**STATED EXERCISE**
Quote the lines below word for word, starting at the line containing "Apply your observations" and ending after the line containing "is closest to".

**THE DATA**

---*---

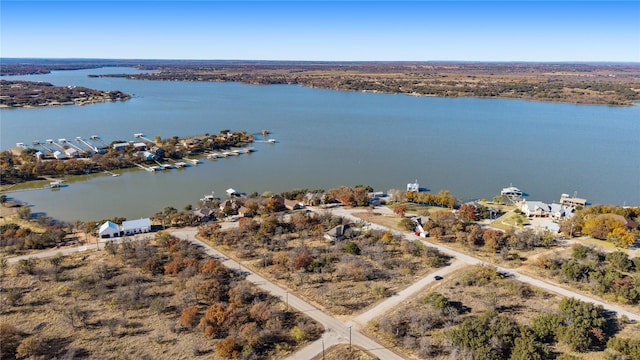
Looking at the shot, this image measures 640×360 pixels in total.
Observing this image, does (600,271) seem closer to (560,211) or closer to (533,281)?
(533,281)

---*---

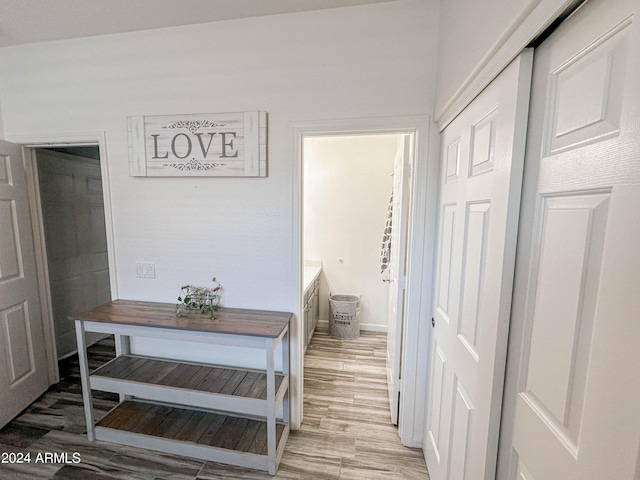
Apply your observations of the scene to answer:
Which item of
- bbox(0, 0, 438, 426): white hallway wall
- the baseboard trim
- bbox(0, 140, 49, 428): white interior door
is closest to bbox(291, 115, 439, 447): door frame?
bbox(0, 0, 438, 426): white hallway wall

---*---

**TASK RESULT**
Apply your observations of the scene to answer:
Which item of
- bbox(0, 0, 438, 426): white hallway wall
- the baseboard trim
- bbox(0, 140, 49, 428): white interior door
is closest to bbox(291, 115, 439, 447): door frame?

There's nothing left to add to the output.